(Denver Post, Feb. 15) How dumb do they think we are? The state is in a $600 million hole because Gov. Bill Ritter and Democratic legislators ignored advice from Republicans – and even some fellow Democrats – to restrain spending and save for a rainy day. Now those same spendthrifts want us to remove constitutional guardrails so they can rev the budget again when good times return. Family budgets are breathing easier, after Ritter and former Speaker Andrew Romanoff got spanked by voters on three tax increases last November – Amendments 51, 58, and 59. But we’re taken for suckers on this too. Dem leader Paul Weissmann already talks of “floating an issue back to the voters” that would goose revenues and gut the Taxpayer’s Bill of Rights (TABOR). Meanwhile, a judge has red-flagged the governor for raising property taxes $120 million without taxpayer approval as constitutionally required. The state Supreme Court hasn’t yet ruled on this money grab, but the spending lobby must expect to win. They’re now brazenly planning another evasion of TABOR without citizens’ permission – this time to bust the 6% general fund growth limit. Sue them if you dare.
The Taxpayer’s Bill of Rights, part of the Colorado constitution since 1992, states that “its preferred interpretation shall reasonably restrain most the growth of government.” That means we the people get the benefit of the doubt. Gov. Ritter, Sen. John Morse and other Democrats, Rep. Don Marostica and other Republicans, are all sworn to support the constitution. Have they forgotten?
They give off an air of casualness toward that oath of office, impatience if not scorn for TABOR and its limitations, and ill-concealed disdain for the millions of Coloradans who don’t know what’s good for us in terms of rosy scenarios, free-wheeling fiscal policy, and a “trust me” approach to government. Their track record forfeits our trust.
“Trust me” became California’s fiscal motto back in the ‘80s, after their voter-approved tax and spending limit was undone by education mandates. (Sound familiar?) The state is now $42 billion in the red and Gov. Schwarzenegger has ordered furloughs. He has wished aloud for something like TABOR to stop the madness.
Taxpayers in many other states share Arnold’s wish, as I recently confirmed with an hour of phoning. Budget analysts from Tempe to Kennebunkport, unless they’ve drunk the big-government Koolaid, endorse the wisdom of a population-plus-inflation growth formula, tempered with flexibility and recession reserves. They say people here should realize how fortunate we are.

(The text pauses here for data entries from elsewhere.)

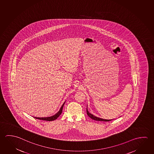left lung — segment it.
<instances>
[{"label": "left lung", "mask_w": 154, "mask_h": 154, "mask_svg": "<svg viewBox=\"0 0 154 154\" xmlns=\"http://www.w3.org/2000/svg\"><path fill=\"white\" fill-rule=\"evenodd\" d=\"M86 113H87V114H88V117H90V118L93 119L94 120L101 121H109L112 120H106V119H103L99 118H98V117H96V116H94L92 115V114L89 113L88 111V109H86Z\"/></svg>", "instance_id": "obj_1"}]
</instances>
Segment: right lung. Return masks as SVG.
Returning <instances> with one entry per match:
<instances>
[{
	"label": "right lung",
	"instance_id": "add662e5",
	"mask_svg": "<svg viewBox=\"0 0 154 154\" xmlns=\"http://www.w3.org/2000/svg\"><path fill=\"white\" fill-rule=\"evenodd\" d=\"M65 103V102L64 103L62 106H61V109H60V111H58L57 113L55 114L54 116H50V117H47V118H37V117H34L35 118L37 119H39V120H45V121H53L55 120L56 119L58 118V116L61 115L62 112V109H63V106Z\"/></svg>",
	"mask_w": 154,
	"mask_h": 154
}]
</instances>
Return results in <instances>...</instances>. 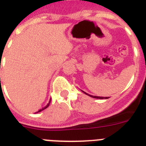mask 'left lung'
Returning <instances> with one entry per match:
<instances>
[{
    "instance_id": "8db88e82",
    "label": "left lung",
    "mask_w": 146,
    "mask_h": 146,
    "mask_svg": "<svg viewBox=\"0 0 146 146\" xmlns=\"http://www.w3.org/2000/svg\"><path fill=\"white\" fill-rule=\"evenodd\" d=\"M83 92V91H82ZM85 94H87V95L90 96V97H92V98H97V99H108L109 98H107V97H106V98H104V97H98V96H92V95H90V94H87L86 92H83Z\"/></svg>"
}]
</instances>
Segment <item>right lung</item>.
I'll return each mask as SVG.
<instances>
[{
  "label": "right lung",
  "mask_w": 146,
  "mask_h": 146,
  "mask_svg": "<svg viewBox=\"0 0 146 146\" xmlns=\"http://www.w3.org/2000/svg\"><path fill=\"white\" fill-rule=\"evenodd\" d=\"M50 103H51V99H50V100H49V102H48V104H47V105H46V106H45V107H43V108H42V109H41V110H40L38 111V112H36V113H37V112H41V111H42V110H44L45 109H46V108L48 107V106H49V104H50Z\"/></svg>",
  "instance_id": "1"
}]
</instances>
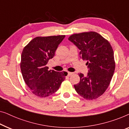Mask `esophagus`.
I'll return each instance as SVG.
<instances>
[{
	"label": "esophagus",
	"mask_w": 129,
	"mask_h": 129,
	"mask_svg": "<svg viewBox=\"0 0 129 129\" xmlns=\"http://www.w3.org/2000/svg\"><path fill=\"white\" fill-rule=\"evenodd\" d=\"M74 73L73 72H68V76H71L72 75H73Z\"/></svg>",
	"instance_id": "obj_1"
}]
</instances>
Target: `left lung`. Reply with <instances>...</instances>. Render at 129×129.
<instances>
[{
	"mask_svg": "<svg viewBox=\"0 0 129 129\" xmlns=\"http://www.w3.org/2000/svg\"><path fill=\"white\" fill-rule=\"evenodd\" d=\"M68 40L80 50L79 55L87 61L86 77L79 74L80 82L74 85L78 93L87 100L101 96L110 84L115 70L113 48L109 42L95 31L72 34Z\"/></svg>",
	"mask_w": 129,
	"mask_h": 129,
	"instance_id": "left-lung-1",
	"label": "left lung"
}]
</instances>
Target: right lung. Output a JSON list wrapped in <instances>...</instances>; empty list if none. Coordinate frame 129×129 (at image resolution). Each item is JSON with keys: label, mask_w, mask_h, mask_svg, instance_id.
Masks as SVG:
<instances>
[{"label": "right lung", "mask_w": 129, "mask_h": 129, "mask_svg": "<svg viewBox=\"0 0 129 129\" xmlns=\"http://www.w3.org/2000/svg\"><path fill=\"white\" fill-rule=\"evenodd\" d=\"M65 37H37L23 48L20 62L21 74L25 83L37 96L45 98L55 93L68 74L48 70L46 66Z\"/></svg>", "instance_id": "right-lung-1"}]
</instances>
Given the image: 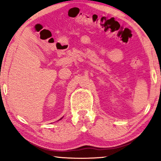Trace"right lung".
I'll list each match as a JSON object with an SVG mask.
<instances>
[{
	"label": "right lung",
	"instance_id": "right-lung-1",
	"mask_svg": "<svg viewBox=\"0 0 161 161\" xmlns=\"http://www.w3.org/2000/svg\"><path fill=\"white\" fill-rule=\"evenodd\" d=\"M62 119V118H61V119ZM60 119H59V120H60Z\"/></svg>",
	"mask_w": 161,
	"mask_h": 161
}]
</instances>
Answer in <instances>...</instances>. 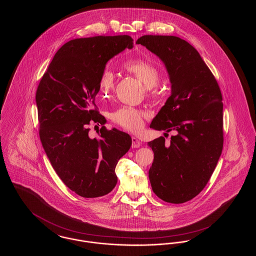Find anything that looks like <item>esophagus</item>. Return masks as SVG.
<instances>
[{
    "mask_svg": "<svg viewBox=\"0 0 256 256\" xmlns=\"http://www.w3.org/2000/svg\"><path fill=\"white\" fill-rule=\"evenodd\" d=\"M132 146L134 148H139L140 145H141V142H140V141L137 139V137H135V136L132 137Z\"/></svg>",
    "mask_w": 256,
    "mask_h": 256,
    "instance_id": "obj_1",
    "label": "esophagus"
}]
</instances>
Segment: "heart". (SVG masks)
I'll return each instance as SVG.
<instances>
[{
	"mask_svg": "<svg viewBox=\"0 0 256 256\" xmlns=\"http://www.w3.org/2000/svg\"><path fill=\"white\" fill-rule=\"evenodd\" d=\"M124 68L135 76L148 90L152 97H156V91L152 88L158 84L160 74L152 64L141 60H130L124 65ZM98 93L102 98L110 96L115 86V74L110 70L104 69L98 78ZM146 114L142 110L130 106H122L113 111L110 118L116 124L130 132H138L143 126V121Z\"/></svg>",
	"mask_w": 256,
	"mask_h": 256,
	"instance_id": "b5f03b06",
	"label": "heart"
}]
</instances>
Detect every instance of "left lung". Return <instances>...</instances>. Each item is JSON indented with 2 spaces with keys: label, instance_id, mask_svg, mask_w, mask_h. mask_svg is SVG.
<instances>
[{
  "label": "left lung",
  "instance_id": "obj_1",
  "mask_svg": "<svg viewBox=\"0 0 256 256\" xmlns=\"http://www.w3.org/2000/svg\"><path fill=\"white\" fill-rule=\"evenodd\" d=\"M162 61L170 96L150 128L170 130V144L160 136L148 143L154 154L148 170L154 193L183 204L206 187L222 150V98L217 80L198 52L182 38L143 36L136 41Z\"/></svg>",
  "mask_w": 256,
  "mask_h": 256
}]
</instances>
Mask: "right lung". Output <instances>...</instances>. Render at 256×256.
<instances>
[{
	"instance_id": "add662e5",
	"label": "right lung",
	"mask_w": 256,
	"mask_h": 256,
	"mask_svg": "<svg viewBox=\"0 0 256 256\" xmlns=\"http://www.w3.org/2000/svg\"><path fill=\"white\" fill-rule=\"evenodd\" d=\"M134 48L128 36L76 38L56 52L36 96L40 140L64 184L84 198L106 195L117 184L115 167L132 146V137L108 130L94 100L98 78L113 56ZM100 123L99 138H90L88 124Z\"/></svg>"
}]
</instances>
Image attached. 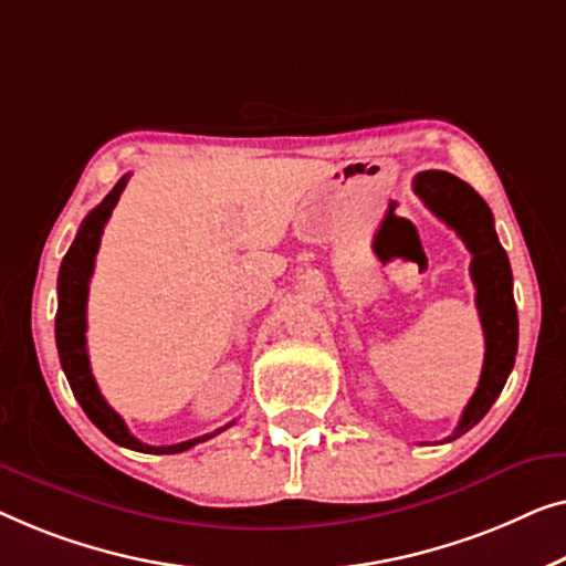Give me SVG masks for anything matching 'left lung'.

“Watch out, Colorado. Without TABOR you could end up like Ohio,” warns David Hansen of the Buckeye Institute in Columbus. He describes a “generation-long spending spree” that has turned their low-tax, high-growth state into one with high taxes and no growth, “totally uncompetitive in the 21st century.”
Reports are similar from neighboring Pennsylvania and distant Arizona. Spending grew twice as fast as population plus inflation in both states since 2002, leaving them today with deficits far worse than Colorado’s. Absent fiscal guardrails, politicians “rode the revenue roller coaster sky-high, then crashed with it,” citizen lobbyist Tom Jenney told me from Phoenix.
TABOR may pass this year in Maine, polls suggest, after Democrats spent recklessly following defeat of a 2006 proposal. Oklahoma fiscal reformers have similar complaints and hopes. Ken Braun of the Mackinac Center observes that spending limits and rainy-day provisions after 1995 would have spared poor Michigan its budget agonies since 2002.
How irresponsible for Colorado’s philosopher kings to propose trading our prudent discipline for these nightmares. Delivered from temptation, a character in Bunyan exclaims: “Then it came burning hot into my mind, whatever he said, and however he flattered, when he got me home to his house, he would sell me for a slave.” Nothing personal, but we should likewise hotly distrust the TABOR-busters.